Joachim Regout : Ta série Alef-Thau se déroule dans un rêve ou un coma…
Alejandro Jodorowsky : L'univers d’Alef-Thau n'est pas clairement dans un rêve. Le monde "imaginaire" et le monde "réel" s'entremêlent de plus en plus. Dans Le monde d'Alef-Thau, on découvre que les personnages "rêvés" ont une existence réelle. Dans le
deuxième volume de ce cycle, les deux mondes vont définitivement s'entremêler. Alef
Thau devra vaincre des ennemis dans notre Paris actuel.
On met en garde les jeunes scénaristes contre le défaut du "deus ex-machina", des hasards trop heureux. Pourtant, dans certains récits - le premier cycle d’aventures d’Alef-Thau (dessiné par Arno/Covial), par exemple - tu utilises cela pour sauver tes personnages de situations inextricables.
Il ne faut pas mépriser le deux ex-machina, qui est une invention du théâtre grec, qui lui-même fut précurseur du surréalisme. Jung a investigué cette forme de miracle et l'a apellé "synchronicité". Parfois, très souvent pour ceux qui ont les yeux mentaux ouverts, se succèdent des événements qui nous semblent impossibles, illogiques... mais qui ont une réalité essentielle. Tu peux appeler "deus ex-machina" tes rêves, tes actes manqués, les coups de foudre amoureux, etc. Une véritable oeuvre d'art n'est pas obligée d'être logique. C'est ça ce que Moebius a essayé de démontrer pendant des années. Il faut lire Inside Moebius.
Tes thèmes favoris, depuis tes premiers films est l’élévation humaine, la "transformation de merde en or". Sauf notamment dans la bande dessinée Gilles Hamesh, où la merde reste merde. Un plaisir sadique ?

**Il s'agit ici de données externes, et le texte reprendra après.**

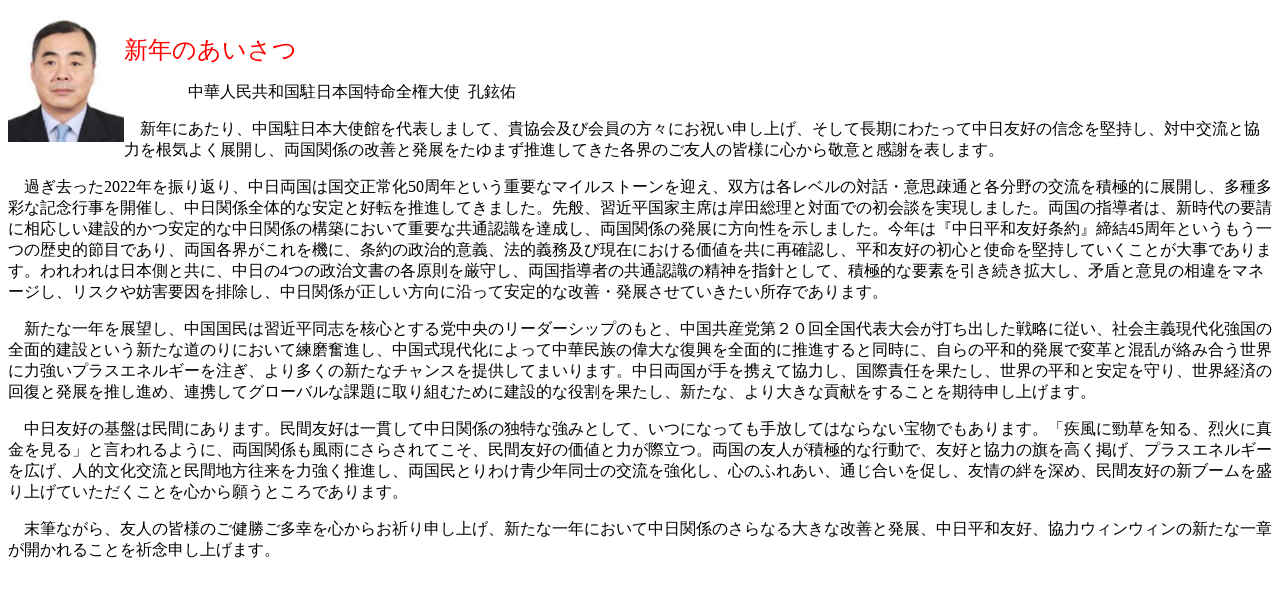

--- FILE ---
content_type: text/html
request_url: http://www.avis.ne.jp/~nihao/23-kou-taishi-1.html
body_size: 5018
content:
<!DOCTYPE html>
<html lang="ja">
<head>
<meta charset="UTF-8">
<meta name="GENERATOR" content="JustSystems Homepage Builder Version 19.0.8.0 for Windows">
<title></title>
</head>
<body>
<p><img src="ko-genyu.jpg" border="0" width="116" height="126" align="left"><span style='font-size:12.0pt;font-family:"ＭＳ ゴシック";mso-ascii-theme-font:major-fareast;
mso-fareast-theme-font:major-fareast;mso-hansi-theme-font:major-fareast;
mso-bidi-font-family:FangSong'></span><br>
      <font COLOR="#FF0000" SIZE="5" FACE="HGP創英角ｺﾞｼｯｸUB">新年のあいさつ
      </font>
      </p>
<p class=MsoNormal>&nbsp;&nbsp;&nbsp;&nbsp;&nbsp;&nbsp;&nbsp;&nbsp;&nbsp;&nbsp;&nbsp;&nbsp;&nbsp;&nbsp;&nbsp;
      中華人民共和国駐日本国特命全権大使&nbsp; 孔鉉佑</p>
<p>

</p>
<p class=MsoNormal style='text-indent:12.0pt;mso-char-indent-count:1.0'>新年にあたり、中国駐日本大使館を代表しまして、貴協会及び会員の方々にお祝い申し上げ、そして長期にわたって中日友好の信念を堅持し、対中交流と協力を根気よく展開し、両国関係の改善と発展をたゆまず推進してきた各界のご友人の皆様に心から敬意と感謝を表します。</p>
<p>

</p>
<p class=MsoNormal style='text-indent:12.0pt;mso-char-indent-count:1.0'>過ぎ去った2022年を振り返り、中日両国は国交正常化50周年という重要なマイルストーンを迎え、双方は各レベルの対話・意思疎通と各分野の交流を積極的に展開し、多種多彩な記念行事を開催し、中日関係全体的な安定と好転を推進してきました。先般、習近平国家主席は岸田総理と対面での初会談を実現しました。両国の指導者は、新時代の要請に相応しい建設的かつ安定的な中日関係の構築において重要な共通認識を達成し、両国関係の発展に方向性を示しました。今年は『中日平和友好条約』締結45周年というもう一つの歴史的節目であり、両国各界がこれを機に、条約の政治的意義、法的義務及び現在における価値を共に再確認し、平和友好の初心と使命を堅持していくことが大事であります。われわれは日本側と共に、中日の4つの政治文書の各原則を厳守し、両国指導者の共通認識の精神を指針として、積極的な要素を引き続き拡大し、矛盾と意見の相違をマネージし、リスクや妨害要因を排除し、中日関係が正しい方向に沿って安定的な改善・発展させていきたい所存であります。</p>
<p>

</p>
<p class=MsoNormal>　新たな一年を展望し、中国国民は習近平同志を核心とする党中央のリーダーシップのもと、中国共産党第２０回全国代表大会が打ち出した戦略に従い、社会主義現代化強国の全面的建設という新たな道のりにおいて練磨奮進し、中国式現代化によって中華民族の偉大な復興を全面的に推進すると同時に、自らの平和的発展で変革と混乱が絡み合う世界に力強いプラスエネルギーを注ぎ、より多くの新たなチャンスを提供してまいります。中日両国が手を携えて協力し、国際責任を果たし、世界の平和と安定を守り、世界経済の回復と発展を推し進め、連携してグローバルな課題に取り組むために建設的な役割を果たし、新たな、より大きな貢献をすることを期待申し上げます。</p>
<p>

</p>
<p class=MsoNormal>　中日友好の基盤は民間にあります。民間友好は一貫して中日関係の独特な強みとして、いつになっても手放してはならない宝物でもあります。「疾風に勁草を知る、烈火に真金を見る」と言われるように、両国関係も風雨にさらされてこそ、民間友好の価値と力が際立つ。両国の友人が積極的な行動で、友好と協力の旗を高く掲げ、プラスエネルギーを広げ、人的文化交流と民間地方往来を力強く推進し、両国民とりわけ青少年同士の交流を強化し、心のふれあい、通じ合いを促し、友情の絆を深め、民間友好の新ブームを盛り上げていただくことを心から願うところであります。</p>
<p>

</p>
<p class=MsoNormal>　末筆ながら、友人の皆様のご健勝ご多幸を心からお祈り申し上げ、新たな一年において中日関係のさらなる大きな改善と発展、中日平和友好、協力ウィンウィンの新たな一章が開かれることを祈念申し上げます。<span style='font-size:12.0pt;font-family:"ＭＳ ゴシック";
mso-ascii-theme-font:major-fareast;mso-fareast-theme-font:major-fareast;
mso-hansi-theme-font:major-fareast;mso-bidi-font-family:FangSong'><span
lang=EN-US></span></span></p>
</body>
</html>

Non, plutôt un entracte comique. Le philosophe Wittgenstein a dit "Le savoir et le rire se confondent"... Le fait d'introduire des entractes comiques dans une longue activité sacrée est une tradition mystique millénaire. Le meilleur exemple est le Carnaval, inventé par les prêtres du Moyen Age. Ils braillaient comme des ânes pendant la messe et forniquaient dans tous les coins du temple.